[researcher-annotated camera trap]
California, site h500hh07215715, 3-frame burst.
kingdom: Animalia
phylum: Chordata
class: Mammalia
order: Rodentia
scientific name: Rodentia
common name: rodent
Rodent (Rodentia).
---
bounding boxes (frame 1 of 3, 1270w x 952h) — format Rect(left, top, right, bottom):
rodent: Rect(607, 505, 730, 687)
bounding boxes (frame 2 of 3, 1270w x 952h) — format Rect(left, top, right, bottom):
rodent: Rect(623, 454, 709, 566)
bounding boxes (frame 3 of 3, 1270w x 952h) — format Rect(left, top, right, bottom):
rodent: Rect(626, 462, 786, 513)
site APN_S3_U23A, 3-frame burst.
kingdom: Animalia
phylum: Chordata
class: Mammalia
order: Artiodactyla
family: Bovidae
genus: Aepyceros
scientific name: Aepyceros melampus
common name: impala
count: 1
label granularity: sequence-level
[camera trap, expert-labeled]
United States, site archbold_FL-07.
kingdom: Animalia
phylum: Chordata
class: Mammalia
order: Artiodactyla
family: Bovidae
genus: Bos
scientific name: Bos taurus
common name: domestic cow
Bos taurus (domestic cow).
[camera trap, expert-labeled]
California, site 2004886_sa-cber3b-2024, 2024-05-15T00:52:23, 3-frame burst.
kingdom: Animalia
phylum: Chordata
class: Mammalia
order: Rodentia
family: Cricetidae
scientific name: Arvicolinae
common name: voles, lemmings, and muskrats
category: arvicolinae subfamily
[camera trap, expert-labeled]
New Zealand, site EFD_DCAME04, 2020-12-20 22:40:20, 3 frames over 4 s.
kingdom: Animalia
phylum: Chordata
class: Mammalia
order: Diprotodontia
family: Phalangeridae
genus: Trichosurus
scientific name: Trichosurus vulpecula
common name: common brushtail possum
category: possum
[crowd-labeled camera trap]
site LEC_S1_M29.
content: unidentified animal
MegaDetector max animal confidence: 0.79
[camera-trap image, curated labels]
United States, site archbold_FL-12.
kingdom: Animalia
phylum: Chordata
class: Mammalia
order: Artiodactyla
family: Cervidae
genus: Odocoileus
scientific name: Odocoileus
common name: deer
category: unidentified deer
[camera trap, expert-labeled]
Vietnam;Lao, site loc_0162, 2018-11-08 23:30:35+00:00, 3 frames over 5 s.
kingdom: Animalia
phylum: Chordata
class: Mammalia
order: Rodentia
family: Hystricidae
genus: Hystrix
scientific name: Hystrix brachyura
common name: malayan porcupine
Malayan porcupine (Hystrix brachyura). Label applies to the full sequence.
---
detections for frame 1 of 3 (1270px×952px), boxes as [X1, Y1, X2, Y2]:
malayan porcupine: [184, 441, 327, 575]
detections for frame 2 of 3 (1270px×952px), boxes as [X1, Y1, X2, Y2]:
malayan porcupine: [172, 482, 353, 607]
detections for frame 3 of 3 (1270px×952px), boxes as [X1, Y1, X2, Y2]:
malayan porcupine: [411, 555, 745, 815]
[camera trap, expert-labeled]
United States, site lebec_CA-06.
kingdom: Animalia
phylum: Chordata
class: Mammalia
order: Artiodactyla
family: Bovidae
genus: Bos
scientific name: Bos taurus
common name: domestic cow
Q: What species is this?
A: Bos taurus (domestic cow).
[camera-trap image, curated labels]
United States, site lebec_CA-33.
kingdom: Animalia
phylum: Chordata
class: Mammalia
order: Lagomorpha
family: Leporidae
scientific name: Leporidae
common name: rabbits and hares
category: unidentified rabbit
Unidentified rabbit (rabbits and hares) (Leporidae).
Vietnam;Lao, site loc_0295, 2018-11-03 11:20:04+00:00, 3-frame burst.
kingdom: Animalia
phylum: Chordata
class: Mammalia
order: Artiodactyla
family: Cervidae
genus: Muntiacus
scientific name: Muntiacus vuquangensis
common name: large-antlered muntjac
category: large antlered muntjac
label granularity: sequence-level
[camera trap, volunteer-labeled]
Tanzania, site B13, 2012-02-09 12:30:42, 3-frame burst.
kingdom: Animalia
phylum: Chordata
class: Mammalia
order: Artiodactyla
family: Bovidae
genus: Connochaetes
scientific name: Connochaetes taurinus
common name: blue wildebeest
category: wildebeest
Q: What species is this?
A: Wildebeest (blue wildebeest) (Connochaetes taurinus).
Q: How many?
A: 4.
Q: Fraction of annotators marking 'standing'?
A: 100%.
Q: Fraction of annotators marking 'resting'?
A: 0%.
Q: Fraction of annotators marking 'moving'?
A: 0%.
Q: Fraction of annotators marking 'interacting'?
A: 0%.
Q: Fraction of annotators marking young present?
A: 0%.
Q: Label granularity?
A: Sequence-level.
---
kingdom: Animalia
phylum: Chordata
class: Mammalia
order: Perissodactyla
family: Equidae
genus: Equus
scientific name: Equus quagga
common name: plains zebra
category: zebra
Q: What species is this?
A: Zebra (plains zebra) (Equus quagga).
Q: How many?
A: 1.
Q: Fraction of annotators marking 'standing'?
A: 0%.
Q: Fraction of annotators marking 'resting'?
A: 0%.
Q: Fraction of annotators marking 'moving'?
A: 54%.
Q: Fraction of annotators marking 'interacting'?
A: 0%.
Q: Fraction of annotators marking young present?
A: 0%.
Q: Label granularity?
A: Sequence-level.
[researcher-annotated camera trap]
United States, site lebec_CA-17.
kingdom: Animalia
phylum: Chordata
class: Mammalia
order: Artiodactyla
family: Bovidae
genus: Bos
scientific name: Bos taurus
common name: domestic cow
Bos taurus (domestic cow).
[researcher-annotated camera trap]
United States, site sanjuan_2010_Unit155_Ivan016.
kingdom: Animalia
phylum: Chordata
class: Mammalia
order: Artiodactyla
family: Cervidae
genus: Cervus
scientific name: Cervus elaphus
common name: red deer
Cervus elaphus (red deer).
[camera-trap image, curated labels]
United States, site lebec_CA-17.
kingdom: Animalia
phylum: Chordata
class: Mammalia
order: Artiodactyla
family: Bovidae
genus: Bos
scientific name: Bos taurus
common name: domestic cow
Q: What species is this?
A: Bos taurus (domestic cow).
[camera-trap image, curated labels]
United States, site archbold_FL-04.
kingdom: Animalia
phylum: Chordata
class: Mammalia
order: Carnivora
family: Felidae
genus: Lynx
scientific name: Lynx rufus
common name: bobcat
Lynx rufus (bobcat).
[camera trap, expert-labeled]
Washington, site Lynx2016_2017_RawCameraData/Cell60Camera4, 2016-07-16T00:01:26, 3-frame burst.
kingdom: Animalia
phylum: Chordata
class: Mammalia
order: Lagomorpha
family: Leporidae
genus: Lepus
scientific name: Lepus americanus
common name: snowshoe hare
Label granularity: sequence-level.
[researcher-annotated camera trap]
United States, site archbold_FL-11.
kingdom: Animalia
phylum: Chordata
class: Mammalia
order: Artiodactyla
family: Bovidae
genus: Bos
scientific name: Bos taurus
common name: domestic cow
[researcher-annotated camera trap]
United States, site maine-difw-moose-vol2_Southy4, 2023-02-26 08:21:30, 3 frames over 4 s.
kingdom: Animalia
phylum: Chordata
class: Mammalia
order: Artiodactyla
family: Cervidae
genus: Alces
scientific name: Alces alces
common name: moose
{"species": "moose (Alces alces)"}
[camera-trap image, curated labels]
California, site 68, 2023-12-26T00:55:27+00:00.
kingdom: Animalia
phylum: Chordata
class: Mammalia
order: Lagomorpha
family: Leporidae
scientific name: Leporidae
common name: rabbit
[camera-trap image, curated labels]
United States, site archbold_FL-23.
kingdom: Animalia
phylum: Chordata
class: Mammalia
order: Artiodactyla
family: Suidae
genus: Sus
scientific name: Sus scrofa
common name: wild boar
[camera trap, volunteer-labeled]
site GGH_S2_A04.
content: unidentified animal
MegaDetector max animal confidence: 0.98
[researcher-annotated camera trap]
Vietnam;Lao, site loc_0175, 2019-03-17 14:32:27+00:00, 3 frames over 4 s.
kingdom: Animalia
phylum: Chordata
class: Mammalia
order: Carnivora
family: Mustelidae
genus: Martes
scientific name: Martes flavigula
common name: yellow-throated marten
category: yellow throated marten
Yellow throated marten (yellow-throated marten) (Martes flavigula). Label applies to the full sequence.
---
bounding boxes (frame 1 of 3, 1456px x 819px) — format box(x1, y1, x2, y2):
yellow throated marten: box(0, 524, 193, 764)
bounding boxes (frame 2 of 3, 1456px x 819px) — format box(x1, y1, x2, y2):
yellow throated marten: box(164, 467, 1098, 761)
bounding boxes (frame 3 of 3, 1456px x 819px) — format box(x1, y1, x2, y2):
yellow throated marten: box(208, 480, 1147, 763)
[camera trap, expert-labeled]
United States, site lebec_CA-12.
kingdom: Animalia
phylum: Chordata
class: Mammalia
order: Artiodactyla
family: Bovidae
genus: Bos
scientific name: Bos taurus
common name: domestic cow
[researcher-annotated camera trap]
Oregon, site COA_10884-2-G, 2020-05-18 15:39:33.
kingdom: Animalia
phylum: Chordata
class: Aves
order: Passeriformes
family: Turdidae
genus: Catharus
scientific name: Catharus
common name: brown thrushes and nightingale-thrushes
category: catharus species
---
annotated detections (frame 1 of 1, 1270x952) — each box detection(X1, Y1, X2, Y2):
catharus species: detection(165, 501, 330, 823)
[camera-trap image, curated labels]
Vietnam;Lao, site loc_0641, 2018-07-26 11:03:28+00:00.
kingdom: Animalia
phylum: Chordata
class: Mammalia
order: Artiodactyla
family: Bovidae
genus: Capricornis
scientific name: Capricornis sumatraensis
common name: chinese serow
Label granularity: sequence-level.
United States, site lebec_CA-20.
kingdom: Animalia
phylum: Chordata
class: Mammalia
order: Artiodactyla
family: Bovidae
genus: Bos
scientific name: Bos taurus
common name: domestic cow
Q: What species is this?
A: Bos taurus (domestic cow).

• [Exercise description]
Each line from the top of the records through the one with "Vietnam;Lao, site loc_0162, 2018-11-08" should be returned exactly. Leave out everything else.

• [Output below]
[researcher-annotated camera trap]
California, site h500hh07215715, 3-frame burst.
kingdom: Animalia
phylum: Chordata
class: Mammalia
order: Rodentia
scientific name: Rodentia
common name: rodent
Rodent (Rodentia).
---
bounding boxes (frame 1 of 3, 1270w x 952h) — format Rect(left, top, right, bottom):
rodent: Rect(607, 505, 730, 687)
bounding boxes (frame 2 of 3, 1270w x 952h) — format Rect(left, top, right, bottom):
rodent: Rect(623, 454, 709, 566)
bounding boxes (frame 3 of 3, 1270w x 952h) — format Rect(left, top, right, bottom):
rodent: Rect(626, 462, 786, 513)
site APN_S3_U23A, 3-frame burst.
kingdom: Animalia
phylum: Chordata
class: Mammalia
order: Artiodactyla
family: Bovidae
genus: Aepyceros
scientific name: Aepyceros melampus
common name: impala
count: 1
label granularity: sequence-level
[camera trap, expert-labeled]
United States, site archbold_FL-07.
kingdom: Animalia
phylum: Chordata
class: Mammalia
order: Artiodactyla
family: Bovidae
genus: Bos
scientific name: Bos taurus
common name: domestic cow
Bos taurus (domestic cow).
[camera trap, expert-labeled]
California, site 2004886_sa-cber3b-2024, 2024-05-15T00:52:23, 3-frame burst.
kingdom: Animalia
phylum: Chordata
class: Mammalia
order: Rodentia
family: Cricetidae
scientific name: Arvicolinae
common name: voles, lemmings, and muskrats
category: arvicolinae subfamily
[camera trap, expert-labeled]
New Zealand, site EFD_DCAME04, 2020-12-20 22:40:20, 3 frames over 4 s.
kingdom: Animalia
phylum: Chordata
class: Mammalia
order: Diprotodontia
family: Phalangeridae
genus: Trichosurus
scientific name: Trichosurus vulpecula
common name: common brushtail possum
category: possum
[crowd-labeled camera trap]
site LEC_S1_M29.
content: unidentified animal
MegaDetector max animal confidence: 0.79
[camera-trap image, curated labels]
United States, site archbold_FL-12.
kingdom: Animalia
phylum: Chordata
class: Mammalia
order: Artiodactyla
family: Cervidae
genus: Odocoileus
scientific name: Odocoileus
common name: deer
category: unidentified deer
[camera trap, expert-labeled]
Vietnam;Lao, site loc_0162, 2018-11-08 23:30:35+00:00, 3 frames over 5 s.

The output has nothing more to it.